There’s another way to create the next really big thing, think small.
Many of today’s digital innovations didn’t start as “category killers” –disruptive innovations that radically changed a landscape resulting in enormous wealth creation and recognition for its creators. Rather, they emerged from the starting line as “category thrillers” – innovations that delighted customers, partners, investors, and even friends and family within a category, and grew from there resulting in both bank credit and screen credit – enormous wealth creation and recognition for its creators.
In fact, it may be far easier to take the category thriller path to innovative success rather than hoping for a jackpot with your vision of the huge category killer. For an individual or a team who is currently charged with pressing the digital envelope, there are some pivotal ways that thinking small can win you big:
Ride the horse in the direction it’s running.
Look at what’s working, e.g., what’s giving value to customers. Now, make it better. This “iteration approach” clearly identifies what customers already like, allowing you to ride that momentum to success. Friendster, inevitably paved the way for MySpace, which inevitably paved the way for Facebook. Those iterations became opportunity horizons for those founders as they addressed improvements that were made visible by their predecessors.
Where’s the pain?
Look at what’s out there that’s frustrating customers and fix it. This “solve a problem” approach was the seed that turned into a pearl, creating YouTube. Founder Chad Hurley shared with me that YouTube was created because Chad had the “irritant” that he couldn’t quickly and easily upload videos of a party he wanted to share with family and friends. Not only did Chad and his partner, Steve Chen, thrill folks like themselves by solving this problem, but the founders must have been mighty thrilled with that “irritant” becoming the pearl which Google acquired for $1.6 billion.
Who needs this? You will!
This approach creates a core market of passionate users, thrilling them with a particular innovation. Despite the naysayers and the lack of initial financial success, the mission and the madness of the founders persevere, continuing to kindle these early evangelizers by letting them advocate the benefit of their experience. Twitter for example, never existed. There was no perceived need for it. Vocal naysayers claimed no one would want to communicate in just 140 characters. This economy and elegance gestated from a tiny market to become a unique and powerful voice for social intercourse and business success. (Twitter’s estimated value is between $8-$10 billion – not bad for a “no market” result.)
If it ain’t broke, break it yourself!
Instead of venerating the past, challenge your own incumbency. Because if you don’t, someone else will. Amazon decided to cannibalize its formidable hard and soft cover book business by supporting an enterprise directly competitive to it, selling digital books. They saw their principle investment not in ink and paper, but rather in connecting authors and audiences in an ever more efficient and compelling manner.

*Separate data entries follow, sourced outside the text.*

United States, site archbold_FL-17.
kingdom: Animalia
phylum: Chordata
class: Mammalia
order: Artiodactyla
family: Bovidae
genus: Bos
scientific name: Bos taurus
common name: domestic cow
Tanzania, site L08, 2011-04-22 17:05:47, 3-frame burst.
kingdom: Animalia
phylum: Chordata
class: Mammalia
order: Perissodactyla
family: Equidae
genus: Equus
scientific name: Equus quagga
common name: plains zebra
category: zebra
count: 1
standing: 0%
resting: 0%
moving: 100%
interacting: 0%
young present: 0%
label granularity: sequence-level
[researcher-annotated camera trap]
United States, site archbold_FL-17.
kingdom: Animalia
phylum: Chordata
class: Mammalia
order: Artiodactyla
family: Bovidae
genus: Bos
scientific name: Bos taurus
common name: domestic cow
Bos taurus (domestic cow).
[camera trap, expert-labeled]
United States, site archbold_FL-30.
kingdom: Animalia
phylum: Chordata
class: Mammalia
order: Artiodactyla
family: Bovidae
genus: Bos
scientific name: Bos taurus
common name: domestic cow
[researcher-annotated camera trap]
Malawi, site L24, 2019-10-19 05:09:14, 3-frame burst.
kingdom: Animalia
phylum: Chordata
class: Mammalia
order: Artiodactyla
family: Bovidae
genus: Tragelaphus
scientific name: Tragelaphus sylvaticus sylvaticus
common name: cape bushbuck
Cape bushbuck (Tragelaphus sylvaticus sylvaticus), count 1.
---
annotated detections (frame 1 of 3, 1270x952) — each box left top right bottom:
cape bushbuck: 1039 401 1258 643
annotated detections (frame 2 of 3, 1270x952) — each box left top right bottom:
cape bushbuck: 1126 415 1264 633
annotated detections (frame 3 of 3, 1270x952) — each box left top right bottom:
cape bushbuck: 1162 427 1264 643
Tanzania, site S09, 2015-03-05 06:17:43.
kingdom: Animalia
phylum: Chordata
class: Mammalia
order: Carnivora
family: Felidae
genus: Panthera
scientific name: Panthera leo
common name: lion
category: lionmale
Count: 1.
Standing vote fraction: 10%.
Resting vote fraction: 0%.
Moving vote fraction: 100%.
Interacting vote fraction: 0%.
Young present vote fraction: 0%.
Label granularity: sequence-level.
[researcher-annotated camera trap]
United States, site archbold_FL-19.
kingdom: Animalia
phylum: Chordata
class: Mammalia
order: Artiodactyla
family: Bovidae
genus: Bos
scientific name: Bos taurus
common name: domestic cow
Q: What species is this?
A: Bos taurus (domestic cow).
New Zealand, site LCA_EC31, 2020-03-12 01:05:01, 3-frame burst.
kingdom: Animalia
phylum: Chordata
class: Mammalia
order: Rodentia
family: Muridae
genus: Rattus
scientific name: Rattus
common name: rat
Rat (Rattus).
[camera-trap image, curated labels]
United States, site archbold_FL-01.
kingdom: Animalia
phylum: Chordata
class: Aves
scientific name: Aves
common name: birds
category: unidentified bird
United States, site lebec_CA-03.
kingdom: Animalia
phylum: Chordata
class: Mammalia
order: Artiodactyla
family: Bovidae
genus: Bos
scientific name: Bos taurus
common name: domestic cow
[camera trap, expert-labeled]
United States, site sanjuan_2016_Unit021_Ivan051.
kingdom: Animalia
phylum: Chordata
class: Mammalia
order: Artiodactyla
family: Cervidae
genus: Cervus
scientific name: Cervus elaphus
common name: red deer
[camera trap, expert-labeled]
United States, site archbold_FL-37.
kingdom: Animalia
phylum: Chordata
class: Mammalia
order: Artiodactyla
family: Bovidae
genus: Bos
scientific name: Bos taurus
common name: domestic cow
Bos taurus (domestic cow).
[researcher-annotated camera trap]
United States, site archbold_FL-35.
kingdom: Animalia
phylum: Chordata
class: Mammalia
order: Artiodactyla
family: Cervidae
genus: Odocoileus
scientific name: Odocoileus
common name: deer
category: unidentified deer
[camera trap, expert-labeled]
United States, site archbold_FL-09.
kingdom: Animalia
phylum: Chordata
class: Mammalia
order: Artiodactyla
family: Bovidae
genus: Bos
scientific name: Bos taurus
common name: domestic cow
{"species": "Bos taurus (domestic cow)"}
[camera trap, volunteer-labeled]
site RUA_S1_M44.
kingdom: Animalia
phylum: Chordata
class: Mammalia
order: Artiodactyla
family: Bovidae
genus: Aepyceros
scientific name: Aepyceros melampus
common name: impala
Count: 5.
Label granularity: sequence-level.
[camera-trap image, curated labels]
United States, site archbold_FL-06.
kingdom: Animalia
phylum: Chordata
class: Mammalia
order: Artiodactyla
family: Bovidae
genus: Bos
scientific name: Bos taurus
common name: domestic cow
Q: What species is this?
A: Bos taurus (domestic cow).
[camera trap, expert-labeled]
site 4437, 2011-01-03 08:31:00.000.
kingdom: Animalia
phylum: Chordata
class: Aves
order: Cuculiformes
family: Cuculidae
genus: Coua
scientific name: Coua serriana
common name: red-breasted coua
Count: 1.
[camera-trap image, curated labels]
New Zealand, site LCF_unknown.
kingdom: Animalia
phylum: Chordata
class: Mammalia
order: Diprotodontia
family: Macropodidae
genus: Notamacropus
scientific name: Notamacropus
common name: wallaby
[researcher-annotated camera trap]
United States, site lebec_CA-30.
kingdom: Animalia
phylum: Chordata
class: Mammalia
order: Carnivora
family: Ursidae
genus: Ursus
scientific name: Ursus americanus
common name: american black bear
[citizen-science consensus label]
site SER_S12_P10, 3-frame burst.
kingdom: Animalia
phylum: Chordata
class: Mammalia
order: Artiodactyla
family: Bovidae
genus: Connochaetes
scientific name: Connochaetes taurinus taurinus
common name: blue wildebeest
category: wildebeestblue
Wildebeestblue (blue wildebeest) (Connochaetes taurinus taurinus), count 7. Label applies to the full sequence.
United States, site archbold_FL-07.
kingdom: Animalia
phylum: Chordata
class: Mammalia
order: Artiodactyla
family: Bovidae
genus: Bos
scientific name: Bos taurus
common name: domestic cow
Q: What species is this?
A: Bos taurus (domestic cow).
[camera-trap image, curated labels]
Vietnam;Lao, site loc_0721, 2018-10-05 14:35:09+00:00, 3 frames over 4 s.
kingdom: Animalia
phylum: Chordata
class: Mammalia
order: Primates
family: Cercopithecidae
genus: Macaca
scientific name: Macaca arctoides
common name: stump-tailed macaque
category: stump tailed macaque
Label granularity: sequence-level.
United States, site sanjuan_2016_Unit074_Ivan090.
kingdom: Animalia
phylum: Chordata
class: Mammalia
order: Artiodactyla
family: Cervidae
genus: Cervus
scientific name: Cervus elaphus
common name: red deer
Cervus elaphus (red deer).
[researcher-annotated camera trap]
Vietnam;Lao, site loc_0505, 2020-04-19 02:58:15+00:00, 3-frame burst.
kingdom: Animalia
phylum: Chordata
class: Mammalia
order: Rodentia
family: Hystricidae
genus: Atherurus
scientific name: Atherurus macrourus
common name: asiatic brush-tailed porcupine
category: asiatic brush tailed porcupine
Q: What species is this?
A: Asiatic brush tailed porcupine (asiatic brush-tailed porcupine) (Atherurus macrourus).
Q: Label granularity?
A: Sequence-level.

Look left and right before you cross.
That rule that your parents taught you applies to digital innovations, too. Where are the adjacent markets and is there opportunity there? This “find the white space approach” has generated new opportunities for businesses like Apple who seemingly had exhausted their product innovations. By deciding to move into the “white space” of a retail environment, Apple expanded its offerings while providing everything Apple stood for: its products, a shopping experience, free workshops and tech support at their famous Genius Bars. Ingenious indeed!
As they say, size matters. But, bigger isn’t always better!